医療費控除の対象となるかの判断基準
医療費控除の対象となるかどうかは個々に判断されるものですが、判断基準としては概ね「治療」に係るものは控除対象、「美容」「予防」に係るものは控除対象外となります。
また、治療に必要となる器具なども医療費控除の対象となるものがありますが、メガネやコルセットなど、治療というよりは日常生活の補助的な性格の器具は対象となるのかどうか、判断が難しいものもあります。
日常的に身につける医療補助器具
メガネや補聴器など、日常的に身に着けている医療補助器具が医療費控除の対象となるか見ていきましょう。
かつら
医療用ウィッグを含め、かつらは医療費控除の対象となりません。抗がん剤治療を行う患者が購入する医療用かつらであっても控除対象にならないので注意しましょう。
メガネ・コンタクトレンズ
一般的な近視・遠視・老眼の強制のためのものであれば医療費控除の対象になりません。ただし、以下のような症状につき、医師の治療を受けるために直接必要なものであれば医療費控除の対象になります。
- 弱視
- 斜視
- 白内障
- 緑内障
- 難治性疾患(調節異常、不等像性眼精疲労、変性近視、網膜色素変性症、視神経炎、網脈絡膜炎、角膜炎、角膜外傷、虹彩炎)

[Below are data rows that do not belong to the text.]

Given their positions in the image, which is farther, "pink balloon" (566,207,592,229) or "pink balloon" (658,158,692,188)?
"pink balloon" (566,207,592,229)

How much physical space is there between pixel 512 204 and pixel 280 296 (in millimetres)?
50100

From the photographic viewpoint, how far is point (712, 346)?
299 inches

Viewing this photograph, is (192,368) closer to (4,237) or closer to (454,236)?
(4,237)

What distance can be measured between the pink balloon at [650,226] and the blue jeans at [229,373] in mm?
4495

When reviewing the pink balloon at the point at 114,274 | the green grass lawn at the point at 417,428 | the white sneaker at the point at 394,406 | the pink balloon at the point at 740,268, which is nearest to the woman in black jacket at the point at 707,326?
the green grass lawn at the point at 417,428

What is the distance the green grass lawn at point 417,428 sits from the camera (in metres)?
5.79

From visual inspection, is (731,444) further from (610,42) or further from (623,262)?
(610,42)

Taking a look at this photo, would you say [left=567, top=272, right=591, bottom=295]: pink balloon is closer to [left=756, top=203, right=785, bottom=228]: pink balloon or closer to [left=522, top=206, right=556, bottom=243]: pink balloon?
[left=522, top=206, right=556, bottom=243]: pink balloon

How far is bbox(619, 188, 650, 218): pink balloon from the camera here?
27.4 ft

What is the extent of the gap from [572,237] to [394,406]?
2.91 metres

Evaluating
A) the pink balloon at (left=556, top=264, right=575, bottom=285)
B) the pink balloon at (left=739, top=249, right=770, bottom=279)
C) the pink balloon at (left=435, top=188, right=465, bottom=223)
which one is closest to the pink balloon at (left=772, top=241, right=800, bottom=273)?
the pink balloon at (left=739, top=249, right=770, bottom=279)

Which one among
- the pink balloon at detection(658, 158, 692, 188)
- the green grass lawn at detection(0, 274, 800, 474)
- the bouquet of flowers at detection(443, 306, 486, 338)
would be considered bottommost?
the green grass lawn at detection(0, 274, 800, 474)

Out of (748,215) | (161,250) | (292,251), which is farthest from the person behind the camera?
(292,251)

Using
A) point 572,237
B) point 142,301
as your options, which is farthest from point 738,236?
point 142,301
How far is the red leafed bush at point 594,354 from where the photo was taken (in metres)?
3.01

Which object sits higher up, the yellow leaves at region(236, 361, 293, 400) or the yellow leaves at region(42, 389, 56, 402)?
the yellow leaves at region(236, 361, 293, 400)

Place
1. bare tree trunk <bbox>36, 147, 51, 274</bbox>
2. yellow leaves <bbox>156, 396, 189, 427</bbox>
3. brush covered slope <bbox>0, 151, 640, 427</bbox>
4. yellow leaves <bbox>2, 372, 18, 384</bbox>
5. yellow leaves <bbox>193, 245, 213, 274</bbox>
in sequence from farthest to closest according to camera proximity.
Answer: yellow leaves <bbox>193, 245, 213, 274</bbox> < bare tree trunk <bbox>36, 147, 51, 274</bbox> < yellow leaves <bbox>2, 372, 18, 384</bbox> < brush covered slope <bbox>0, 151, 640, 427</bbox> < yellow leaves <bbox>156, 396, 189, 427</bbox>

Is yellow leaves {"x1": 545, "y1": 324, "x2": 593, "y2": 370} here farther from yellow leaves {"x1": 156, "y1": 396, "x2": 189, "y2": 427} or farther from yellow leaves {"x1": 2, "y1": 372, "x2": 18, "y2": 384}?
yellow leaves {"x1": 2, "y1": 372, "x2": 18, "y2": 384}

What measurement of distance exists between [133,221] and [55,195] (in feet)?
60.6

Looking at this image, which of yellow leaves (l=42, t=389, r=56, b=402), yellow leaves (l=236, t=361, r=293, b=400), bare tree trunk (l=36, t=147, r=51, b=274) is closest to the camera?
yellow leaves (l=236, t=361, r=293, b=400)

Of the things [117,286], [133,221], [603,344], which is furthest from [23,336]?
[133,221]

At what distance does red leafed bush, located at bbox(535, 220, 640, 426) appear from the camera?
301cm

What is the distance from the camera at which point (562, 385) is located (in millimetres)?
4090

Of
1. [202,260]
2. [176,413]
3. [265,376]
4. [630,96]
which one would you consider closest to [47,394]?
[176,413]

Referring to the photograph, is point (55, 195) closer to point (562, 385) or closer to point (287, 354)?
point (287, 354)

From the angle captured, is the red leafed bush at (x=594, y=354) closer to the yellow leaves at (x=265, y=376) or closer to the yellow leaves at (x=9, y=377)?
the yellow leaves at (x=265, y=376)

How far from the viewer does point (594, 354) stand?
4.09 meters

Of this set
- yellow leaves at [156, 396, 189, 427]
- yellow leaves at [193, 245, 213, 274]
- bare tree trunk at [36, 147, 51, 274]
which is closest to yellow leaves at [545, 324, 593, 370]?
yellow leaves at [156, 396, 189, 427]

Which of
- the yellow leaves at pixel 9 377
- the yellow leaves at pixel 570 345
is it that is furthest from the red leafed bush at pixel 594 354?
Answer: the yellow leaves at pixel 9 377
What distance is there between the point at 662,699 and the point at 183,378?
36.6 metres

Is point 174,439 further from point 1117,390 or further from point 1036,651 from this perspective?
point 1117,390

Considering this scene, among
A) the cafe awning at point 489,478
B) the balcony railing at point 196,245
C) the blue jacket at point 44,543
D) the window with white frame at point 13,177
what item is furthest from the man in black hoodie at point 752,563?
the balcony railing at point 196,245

また、治療が行われていることを証明するために、所定の処方箋に、医師がこれらの疾病名と治療を必要とする症状を記載する必要があります。
補聴器
医師による診療や治療などのために直接必要な補聴器の購入のための費用で、一般的に支出される水準を著しく超えない部分の金額は、医療費控除の対象となります。
具体的には、日本耳鼻咽喉科頭頸部外科学会認定の補聴器相談医を受診して、「補聴器適合に関する診療情報提供書(2018)」により補聴器が診療等のために直接必要である旨を証明している場合は、医療費控除の対象になります。
入れ歯
歯科医師による診療や治療を受けるために直接必要な入れ歯(義歯)は医療費控除の対象になります。
ただし、ホワイトニングや健康診断、歯石除去など、美容や予防に掛かる費用は対象外となります。
コルセット・サポーター
医師等による診察や治療を受けるために直接必要な治療用コルセットや治療用サポーターは医療費控除の対象となりますが、予防のためのものや自己判断で購入したものは対象となりません。
おむつ
傷病によりおおむね6か月以上にわたり寝たきりであり、医師の治療を受けている者のおむつ代は、医師による治療を受けるため直接必要な費用として、医療費控除の対象となります。なお、この場合には、医師が発行した「おむつ使用証明書」が必要となります。
おむつ代についての医療費控除を受けることが2年目以降である場合において、介護保険法の要介護認定を受けている一定の人は、市町村長等が交付するおむつ使用の確認書等を「おむつ使用証明書」に代えることができます。